Placebo contributes significantly to pain reduction seen in cannabinoid clinical trials. The positive media attention and wide dissemination may uphold high expectations and shape placebo responses in future trials, which has the potential to affect the outcome of clinical trials, regulatory decisions, clinical practice, and ultimately patient access to cannabinoids for pain relief.
持续性疼痛是一种常见且使人丧失能力的健康问题,通常难以治疗。人们对药用大麻治疗持续性疼痛越来越感兴趣;然而,临床试验中大麻素相对于安慰剂的有限优势表明,积极的预期可能有助于改善。
评估大麻素与安慰剂治疗疼痛的随机临床试验中安慰剂反应的大小,并将这些反应与对媒体关注度的客观估计相关联。
在 MEDLINE 和 Embase 数据库中进行了系统文献检索。考虑了截至 2021 年 9 月发表的研究。
纳入了具有双盲、安慰剂对照设计的大麻素研究,参与者为年龄在 18 岁或以上、有任何持续时间的临床疼痛的患者。如果研究对象为艾滋病毒/艾滋病或严重皮肤疾病患者,则将其排除在外。
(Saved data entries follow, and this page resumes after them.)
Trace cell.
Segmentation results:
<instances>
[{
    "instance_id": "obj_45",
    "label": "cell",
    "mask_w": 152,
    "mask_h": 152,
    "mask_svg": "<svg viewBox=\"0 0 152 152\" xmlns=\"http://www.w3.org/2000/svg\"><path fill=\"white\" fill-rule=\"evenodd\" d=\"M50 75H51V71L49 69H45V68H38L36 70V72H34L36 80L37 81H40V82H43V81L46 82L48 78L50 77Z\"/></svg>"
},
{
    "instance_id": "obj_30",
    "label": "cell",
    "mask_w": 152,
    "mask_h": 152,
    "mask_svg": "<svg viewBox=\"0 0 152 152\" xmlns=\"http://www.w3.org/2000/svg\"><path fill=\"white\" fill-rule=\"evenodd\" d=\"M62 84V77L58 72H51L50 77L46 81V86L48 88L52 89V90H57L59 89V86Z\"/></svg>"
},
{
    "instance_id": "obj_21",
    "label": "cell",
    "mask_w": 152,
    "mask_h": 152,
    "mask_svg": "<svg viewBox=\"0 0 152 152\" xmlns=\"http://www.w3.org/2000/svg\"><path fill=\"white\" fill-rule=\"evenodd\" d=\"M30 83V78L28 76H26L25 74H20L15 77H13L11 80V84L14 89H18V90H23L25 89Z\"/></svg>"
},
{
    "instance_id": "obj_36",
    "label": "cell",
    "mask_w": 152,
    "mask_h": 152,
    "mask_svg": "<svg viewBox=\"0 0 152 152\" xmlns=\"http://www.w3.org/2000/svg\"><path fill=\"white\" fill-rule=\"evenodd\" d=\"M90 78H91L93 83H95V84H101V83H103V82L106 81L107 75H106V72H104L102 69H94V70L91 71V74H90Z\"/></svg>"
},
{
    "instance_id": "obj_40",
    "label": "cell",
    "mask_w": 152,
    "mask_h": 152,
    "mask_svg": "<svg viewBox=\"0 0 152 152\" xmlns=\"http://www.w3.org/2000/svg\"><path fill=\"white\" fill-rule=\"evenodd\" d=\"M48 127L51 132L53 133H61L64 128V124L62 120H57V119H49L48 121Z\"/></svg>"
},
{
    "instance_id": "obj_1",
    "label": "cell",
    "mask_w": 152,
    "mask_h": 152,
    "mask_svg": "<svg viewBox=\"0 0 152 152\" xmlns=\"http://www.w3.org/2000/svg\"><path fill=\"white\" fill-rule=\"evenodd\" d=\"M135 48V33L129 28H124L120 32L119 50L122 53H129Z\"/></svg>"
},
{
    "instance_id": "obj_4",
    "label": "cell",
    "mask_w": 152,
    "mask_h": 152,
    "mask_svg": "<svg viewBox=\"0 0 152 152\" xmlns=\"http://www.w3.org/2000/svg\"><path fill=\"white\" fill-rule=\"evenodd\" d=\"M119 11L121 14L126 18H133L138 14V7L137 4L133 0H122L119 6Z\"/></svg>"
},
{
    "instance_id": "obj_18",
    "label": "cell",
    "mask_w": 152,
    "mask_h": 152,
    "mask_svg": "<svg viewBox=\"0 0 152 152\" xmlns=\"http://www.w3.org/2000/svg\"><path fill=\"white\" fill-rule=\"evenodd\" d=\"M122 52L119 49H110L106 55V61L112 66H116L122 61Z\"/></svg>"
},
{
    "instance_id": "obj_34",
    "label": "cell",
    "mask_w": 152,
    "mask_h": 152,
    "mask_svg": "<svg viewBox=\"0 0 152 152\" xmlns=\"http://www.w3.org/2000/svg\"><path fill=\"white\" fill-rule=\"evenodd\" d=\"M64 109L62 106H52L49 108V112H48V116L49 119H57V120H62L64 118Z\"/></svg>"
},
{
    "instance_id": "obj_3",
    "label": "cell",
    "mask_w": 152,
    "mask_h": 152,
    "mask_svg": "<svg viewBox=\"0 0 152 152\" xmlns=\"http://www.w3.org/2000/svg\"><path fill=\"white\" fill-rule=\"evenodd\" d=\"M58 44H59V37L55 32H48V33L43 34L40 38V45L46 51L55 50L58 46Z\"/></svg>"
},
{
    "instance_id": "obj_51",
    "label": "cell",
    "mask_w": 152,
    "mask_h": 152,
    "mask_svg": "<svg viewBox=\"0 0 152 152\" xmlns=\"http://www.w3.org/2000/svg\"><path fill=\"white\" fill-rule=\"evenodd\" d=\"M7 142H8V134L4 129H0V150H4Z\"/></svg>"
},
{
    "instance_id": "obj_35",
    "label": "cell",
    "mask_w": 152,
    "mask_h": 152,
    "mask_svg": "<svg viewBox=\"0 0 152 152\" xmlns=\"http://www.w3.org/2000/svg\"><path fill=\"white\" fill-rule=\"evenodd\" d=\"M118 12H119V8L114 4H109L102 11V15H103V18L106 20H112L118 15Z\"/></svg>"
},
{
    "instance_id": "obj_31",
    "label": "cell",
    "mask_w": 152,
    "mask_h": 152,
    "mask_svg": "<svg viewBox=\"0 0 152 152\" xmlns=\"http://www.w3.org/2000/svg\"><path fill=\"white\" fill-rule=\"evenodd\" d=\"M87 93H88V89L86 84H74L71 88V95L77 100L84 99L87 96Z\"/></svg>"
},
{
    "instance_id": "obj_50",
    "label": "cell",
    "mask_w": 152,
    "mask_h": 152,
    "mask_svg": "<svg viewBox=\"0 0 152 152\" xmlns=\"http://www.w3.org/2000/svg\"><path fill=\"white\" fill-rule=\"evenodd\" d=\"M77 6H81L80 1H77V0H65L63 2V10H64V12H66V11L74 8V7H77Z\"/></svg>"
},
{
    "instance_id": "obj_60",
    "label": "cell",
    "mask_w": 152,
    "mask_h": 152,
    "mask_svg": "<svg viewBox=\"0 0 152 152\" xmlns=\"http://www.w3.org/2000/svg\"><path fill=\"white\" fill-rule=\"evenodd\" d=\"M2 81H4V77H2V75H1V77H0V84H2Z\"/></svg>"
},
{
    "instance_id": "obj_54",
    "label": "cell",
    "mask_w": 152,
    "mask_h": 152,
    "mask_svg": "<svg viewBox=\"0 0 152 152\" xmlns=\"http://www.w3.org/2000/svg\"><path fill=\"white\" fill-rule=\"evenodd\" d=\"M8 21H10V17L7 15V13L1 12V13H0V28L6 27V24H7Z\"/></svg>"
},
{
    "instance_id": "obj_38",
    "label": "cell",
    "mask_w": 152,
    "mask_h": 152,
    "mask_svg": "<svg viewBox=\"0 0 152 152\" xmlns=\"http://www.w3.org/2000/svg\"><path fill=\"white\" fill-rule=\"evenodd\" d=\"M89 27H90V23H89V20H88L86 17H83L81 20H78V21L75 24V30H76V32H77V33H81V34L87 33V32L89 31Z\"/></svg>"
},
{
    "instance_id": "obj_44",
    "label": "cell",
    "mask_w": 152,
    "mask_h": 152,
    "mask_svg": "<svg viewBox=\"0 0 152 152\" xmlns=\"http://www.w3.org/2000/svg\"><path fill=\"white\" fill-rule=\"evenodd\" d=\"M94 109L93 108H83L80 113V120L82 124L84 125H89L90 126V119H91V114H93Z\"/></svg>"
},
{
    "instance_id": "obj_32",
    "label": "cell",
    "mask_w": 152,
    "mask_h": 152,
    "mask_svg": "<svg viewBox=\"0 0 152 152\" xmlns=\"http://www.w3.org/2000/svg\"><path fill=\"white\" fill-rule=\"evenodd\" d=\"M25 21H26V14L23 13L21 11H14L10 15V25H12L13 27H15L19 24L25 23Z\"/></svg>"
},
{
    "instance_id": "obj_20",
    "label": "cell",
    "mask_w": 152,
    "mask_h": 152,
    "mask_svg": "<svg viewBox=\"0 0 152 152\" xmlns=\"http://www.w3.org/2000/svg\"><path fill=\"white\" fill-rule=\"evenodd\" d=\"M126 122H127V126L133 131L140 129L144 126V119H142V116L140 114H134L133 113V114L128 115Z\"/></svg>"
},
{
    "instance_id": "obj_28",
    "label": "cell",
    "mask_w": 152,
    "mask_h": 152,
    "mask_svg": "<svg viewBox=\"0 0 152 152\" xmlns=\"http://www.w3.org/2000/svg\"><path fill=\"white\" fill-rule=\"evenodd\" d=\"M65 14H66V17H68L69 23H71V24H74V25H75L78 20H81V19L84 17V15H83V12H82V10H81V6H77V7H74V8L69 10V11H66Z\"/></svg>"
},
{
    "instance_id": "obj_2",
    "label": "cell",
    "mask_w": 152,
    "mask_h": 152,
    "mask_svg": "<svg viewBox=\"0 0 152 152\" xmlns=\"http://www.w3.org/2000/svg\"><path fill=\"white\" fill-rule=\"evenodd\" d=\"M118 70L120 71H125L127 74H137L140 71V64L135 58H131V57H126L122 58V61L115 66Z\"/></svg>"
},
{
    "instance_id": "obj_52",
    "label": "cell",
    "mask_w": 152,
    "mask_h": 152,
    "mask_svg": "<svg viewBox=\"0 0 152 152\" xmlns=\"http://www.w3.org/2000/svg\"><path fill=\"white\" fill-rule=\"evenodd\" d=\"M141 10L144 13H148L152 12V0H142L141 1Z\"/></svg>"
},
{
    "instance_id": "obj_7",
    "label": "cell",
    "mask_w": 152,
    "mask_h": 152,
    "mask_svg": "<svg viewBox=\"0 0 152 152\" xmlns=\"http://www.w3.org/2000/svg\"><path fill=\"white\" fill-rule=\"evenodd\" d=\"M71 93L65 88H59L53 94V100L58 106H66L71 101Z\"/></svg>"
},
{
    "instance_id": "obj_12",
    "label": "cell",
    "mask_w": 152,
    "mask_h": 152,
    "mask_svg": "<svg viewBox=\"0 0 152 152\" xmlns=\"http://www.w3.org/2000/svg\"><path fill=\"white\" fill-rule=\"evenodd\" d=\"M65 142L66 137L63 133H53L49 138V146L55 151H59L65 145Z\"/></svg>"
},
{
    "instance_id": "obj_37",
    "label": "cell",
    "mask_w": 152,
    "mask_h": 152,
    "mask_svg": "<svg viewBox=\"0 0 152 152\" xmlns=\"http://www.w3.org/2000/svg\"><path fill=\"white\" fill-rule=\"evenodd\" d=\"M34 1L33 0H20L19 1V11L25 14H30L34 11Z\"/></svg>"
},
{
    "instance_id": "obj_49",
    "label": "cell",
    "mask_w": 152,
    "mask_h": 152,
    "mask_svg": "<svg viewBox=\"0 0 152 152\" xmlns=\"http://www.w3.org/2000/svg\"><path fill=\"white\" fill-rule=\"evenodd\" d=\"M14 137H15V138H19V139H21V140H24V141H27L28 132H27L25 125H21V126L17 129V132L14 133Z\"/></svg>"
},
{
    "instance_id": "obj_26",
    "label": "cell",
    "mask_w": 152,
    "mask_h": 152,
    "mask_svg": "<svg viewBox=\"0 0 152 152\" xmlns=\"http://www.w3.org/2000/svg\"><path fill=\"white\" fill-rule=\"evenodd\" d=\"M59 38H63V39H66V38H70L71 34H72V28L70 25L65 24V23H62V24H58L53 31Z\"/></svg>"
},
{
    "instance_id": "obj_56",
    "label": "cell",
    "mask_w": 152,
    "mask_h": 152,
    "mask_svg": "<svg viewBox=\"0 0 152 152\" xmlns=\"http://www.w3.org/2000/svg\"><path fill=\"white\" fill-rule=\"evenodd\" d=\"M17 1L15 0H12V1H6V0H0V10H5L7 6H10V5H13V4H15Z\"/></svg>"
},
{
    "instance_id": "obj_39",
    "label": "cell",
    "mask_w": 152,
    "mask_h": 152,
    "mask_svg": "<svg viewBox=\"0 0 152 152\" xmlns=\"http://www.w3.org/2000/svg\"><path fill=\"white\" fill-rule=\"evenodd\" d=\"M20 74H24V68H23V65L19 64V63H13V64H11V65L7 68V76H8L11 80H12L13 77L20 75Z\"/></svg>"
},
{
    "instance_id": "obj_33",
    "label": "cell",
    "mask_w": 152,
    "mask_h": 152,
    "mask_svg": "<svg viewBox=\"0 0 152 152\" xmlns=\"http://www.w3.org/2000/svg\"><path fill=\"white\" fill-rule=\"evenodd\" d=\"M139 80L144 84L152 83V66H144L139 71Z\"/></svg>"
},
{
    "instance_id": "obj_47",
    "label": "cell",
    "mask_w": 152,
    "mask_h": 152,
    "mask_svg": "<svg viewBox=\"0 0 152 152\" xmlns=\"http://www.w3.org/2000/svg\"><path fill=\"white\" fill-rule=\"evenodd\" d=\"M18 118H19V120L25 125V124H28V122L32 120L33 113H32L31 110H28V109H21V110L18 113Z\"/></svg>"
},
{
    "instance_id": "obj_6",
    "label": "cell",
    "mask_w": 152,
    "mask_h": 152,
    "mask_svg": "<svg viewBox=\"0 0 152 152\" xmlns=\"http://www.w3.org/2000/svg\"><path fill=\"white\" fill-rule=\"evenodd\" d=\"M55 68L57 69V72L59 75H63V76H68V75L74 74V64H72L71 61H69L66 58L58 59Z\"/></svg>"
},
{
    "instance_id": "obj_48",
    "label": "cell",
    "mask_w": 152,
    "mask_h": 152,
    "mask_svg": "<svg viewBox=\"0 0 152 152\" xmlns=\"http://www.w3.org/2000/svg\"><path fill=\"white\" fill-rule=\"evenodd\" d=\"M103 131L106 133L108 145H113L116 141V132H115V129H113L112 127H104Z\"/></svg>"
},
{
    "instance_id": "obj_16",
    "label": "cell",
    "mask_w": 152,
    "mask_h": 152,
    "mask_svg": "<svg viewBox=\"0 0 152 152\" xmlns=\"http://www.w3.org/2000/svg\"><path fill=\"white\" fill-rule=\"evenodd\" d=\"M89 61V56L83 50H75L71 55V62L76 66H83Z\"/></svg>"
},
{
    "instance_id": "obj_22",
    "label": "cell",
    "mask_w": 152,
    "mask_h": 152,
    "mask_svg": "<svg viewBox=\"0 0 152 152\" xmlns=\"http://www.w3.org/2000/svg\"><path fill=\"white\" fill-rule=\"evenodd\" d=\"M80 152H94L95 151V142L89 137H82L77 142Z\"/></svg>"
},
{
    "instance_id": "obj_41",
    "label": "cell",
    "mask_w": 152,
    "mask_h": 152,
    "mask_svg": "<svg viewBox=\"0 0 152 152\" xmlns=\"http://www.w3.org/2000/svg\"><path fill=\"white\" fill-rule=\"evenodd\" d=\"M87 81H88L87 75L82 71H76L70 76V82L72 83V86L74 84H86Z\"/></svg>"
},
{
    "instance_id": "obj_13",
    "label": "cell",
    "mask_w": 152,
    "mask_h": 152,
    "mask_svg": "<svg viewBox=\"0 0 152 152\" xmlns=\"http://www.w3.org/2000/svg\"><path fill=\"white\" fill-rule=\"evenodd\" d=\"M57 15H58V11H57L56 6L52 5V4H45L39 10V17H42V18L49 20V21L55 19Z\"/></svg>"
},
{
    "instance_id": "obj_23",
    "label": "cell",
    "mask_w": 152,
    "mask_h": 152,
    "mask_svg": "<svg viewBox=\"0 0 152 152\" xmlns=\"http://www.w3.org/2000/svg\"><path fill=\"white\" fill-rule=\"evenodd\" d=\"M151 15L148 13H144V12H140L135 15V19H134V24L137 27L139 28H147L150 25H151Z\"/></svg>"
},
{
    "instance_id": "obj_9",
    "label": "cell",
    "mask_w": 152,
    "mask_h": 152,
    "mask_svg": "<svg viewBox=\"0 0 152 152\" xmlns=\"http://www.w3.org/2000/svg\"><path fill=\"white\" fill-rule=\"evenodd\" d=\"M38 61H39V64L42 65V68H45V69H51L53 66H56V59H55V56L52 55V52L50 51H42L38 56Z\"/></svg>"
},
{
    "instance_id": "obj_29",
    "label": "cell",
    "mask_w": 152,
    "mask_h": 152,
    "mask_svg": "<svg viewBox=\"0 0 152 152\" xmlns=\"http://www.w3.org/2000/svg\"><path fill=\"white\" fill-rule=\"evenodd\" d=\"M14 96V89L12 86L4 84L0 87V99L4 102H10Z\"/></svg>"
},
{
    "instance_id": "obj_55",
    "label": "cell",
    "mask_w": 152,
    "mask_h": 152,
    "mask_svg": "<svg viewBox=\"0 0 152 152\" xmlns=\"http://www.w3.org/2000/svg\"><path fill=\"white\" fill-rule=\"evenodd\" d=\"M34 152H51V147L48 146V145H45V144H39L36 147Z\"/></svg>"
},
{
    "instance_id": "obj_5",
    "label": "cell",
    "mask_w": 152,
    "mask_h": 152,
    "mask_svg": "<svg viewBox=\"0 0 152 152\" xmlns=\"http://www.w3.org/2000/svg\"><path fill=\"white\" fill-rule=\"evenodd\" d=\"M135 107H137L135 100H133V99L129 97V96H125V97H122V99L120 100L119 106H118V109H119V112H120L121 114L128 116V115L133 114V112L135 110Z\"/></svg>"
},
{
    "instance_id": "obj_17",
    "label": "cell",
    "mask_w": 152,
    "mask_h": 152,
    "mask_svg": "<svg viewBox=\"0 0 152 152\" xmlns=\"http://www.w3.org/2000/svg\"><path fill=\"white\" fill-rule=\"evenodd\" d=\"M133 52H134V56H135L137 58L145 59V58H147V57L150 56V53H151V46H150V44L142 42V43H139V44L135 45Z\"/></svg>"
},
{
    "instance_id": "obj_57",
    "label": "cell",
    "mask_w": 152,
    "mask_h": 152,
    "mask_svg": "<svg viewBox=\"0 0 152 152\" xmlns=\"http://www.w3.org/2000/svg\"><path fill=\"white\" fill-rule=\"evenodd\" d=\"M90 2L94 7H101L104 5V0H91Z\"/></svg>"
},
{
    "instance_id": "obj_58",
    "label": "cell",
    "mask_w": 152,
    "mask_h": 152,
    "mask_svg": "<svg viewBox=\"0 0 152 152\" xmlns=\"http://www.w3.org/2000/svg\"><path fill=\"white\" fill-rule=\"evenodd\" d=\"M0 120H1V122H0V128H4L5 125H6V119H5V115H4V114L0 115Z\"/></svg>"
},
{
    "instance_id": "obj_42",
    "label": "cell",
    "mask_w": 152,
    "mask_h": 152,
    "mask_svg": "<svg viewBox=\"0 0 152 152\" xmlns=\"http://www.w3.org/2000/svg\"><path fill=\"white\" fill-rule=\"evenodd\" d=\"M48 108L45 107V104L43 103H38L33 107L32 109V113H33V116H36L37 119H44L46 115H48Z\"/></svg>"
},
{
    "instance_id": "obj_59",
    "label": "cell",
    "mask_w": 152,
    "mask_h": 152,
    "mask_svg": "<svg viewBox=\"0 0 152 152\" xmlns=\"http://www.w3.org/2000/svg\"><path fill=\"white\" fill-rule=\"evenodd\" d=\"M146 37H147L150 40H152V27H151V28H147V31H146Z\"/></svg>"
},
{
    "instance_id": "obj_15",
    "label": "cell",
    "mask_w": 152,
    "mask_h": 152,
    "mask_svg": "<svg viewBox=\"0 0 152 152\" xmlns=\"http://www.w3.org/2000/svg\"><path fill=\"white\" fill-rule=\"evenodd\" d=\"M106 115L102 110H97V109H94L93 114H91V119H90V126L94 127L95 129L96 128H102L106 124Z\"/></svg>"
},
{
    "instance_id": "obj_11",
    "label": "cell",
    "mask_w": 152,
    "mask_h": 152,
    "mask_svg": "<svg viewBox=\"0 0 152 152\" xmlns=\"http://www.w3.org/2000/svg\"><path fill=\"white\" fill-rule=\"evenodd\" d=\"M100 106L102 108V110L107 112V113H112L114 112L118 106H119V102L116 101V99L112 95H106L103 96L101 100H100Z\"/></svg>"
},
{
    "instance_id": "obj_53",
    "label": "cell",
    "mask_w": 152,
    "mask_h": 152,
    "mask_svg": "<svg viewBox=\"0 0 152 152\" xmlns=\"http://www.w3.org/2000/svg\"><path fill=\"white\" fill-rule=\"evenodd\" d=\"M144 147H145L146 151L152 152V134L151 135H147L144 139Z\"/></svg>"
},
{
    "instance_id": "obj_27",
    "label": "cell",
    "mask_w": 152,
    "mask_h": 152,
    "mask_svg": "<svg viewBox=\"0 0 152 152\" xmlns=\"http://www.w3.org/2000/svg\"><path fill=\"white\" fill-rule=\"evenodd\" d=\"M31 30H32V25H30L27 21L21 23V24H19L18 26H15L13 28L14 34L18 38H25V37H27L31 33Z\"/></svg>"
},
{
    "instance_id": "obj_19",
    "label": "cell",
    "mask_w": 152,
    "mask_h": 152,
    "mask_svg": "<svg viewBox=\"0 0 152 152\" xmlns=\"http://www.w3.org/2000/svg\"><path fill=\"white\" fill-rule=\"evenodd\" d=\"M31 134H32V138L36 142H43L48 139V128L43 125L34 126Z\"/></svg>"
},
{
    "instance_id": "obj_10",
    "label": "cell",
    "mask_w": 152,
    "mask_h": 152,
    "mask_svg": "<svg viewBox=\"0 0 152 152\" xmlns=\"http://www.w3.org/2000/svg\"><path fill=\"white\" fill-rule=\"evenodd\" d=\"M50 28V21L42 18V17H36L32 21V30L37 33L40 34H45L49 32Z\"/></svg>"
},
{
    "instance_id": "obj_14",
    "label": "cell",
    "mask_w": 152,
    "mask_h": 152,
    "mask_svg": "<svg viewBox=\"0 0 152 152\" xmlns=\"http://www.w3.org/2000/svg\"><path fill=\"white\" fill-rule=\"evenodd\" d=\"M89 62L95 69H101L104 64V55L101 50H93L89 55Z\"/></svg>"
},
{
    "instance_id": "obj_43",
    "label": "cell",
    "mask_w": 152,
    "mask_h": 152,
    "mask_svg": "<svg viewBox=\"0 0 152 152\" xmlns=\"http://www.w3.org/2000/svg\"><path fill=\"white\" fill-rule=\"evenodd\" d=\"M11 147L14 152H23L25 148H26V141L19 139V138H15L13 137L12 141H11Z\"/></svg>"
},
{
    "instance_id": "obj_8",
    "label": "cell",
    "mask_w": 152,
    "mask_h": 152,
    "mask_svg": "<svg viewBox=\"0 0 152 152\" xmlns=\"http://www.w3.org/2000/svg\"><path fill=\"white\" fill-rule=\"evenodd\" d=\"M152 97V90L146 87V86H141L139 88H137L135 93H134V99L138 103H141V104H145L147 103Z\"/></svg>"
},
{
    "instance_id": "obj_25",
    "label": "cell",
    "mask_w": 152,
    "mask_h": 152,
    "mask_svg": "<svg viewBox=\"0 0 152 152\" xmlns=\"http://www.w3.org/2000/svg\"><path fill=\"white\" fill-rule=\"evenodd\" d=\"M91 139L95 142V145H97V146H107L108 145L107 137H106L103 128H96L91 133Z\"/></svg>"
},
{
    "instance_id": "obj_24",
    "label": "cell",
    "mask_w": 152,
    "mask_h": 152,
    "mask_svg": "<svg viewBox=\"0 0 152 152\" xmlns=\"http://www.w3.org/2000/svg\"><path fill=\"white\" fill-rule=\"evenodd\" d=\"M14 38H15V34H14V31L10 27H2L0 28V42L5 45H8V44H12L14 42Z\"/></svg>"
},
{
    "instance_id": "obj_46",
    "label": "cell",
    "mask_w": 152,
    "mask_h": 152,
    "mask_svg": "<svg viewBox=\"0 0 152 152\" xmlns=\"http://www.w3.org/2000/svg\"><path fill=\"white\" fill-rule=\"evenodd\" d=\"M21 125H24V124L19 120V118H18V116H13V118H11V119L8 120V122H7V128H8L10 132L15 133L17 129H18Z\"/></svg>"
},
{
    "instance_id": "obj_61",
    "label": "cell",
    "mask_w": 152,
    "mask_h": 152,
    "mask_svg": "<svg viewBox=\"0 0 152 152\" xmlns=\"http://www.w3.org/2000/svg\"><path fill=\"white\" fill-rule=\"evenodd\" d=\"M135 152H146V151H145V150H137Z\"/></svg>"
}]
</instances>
该研究遵循系统评价和荟萃分析的首选报告项目报告准则。数据由独立评审员提取。使用风险偏差 2 工具进行质量评估。从 Altmetric 和 Crossref 中提取每个试验的关注度和传播度指标。使用随机效应统计模型对数据进行汇总和分析。
治疗前后疼痛强度的变化,以偏倚校正的标准化均数差(Hedges g)表示。
纳入了 20 项研究,包括 1459 名个体(平均[标准差]年龄为 51[7]岁;年龄范围为 33-62 岁;815 名女性[56%])。疼痛强度与安慰剂反应显著降低相关,具有中到大的效应量(平均[标准差]Hedges g,0.64[0.13];P<.001)。低风险偏倚的试验具有更大的安慰剂反应(q1=5.47;I2=87.08;P=.02)。与每个试验相关的媒体关注度和传播度比例很高,具有强烈的正偏差,但与临床结果无关。
安慰剂显著促进了大麻素临床试验中疼痛的减轻。积极的媒体关注度和广泛的传播可能会维持高期望,并塑造未来试验中的安慰剂反应,这有可能影响临床试验、监管决策、临床实践以及最终患者获得大麻素缓解疼痛的机会。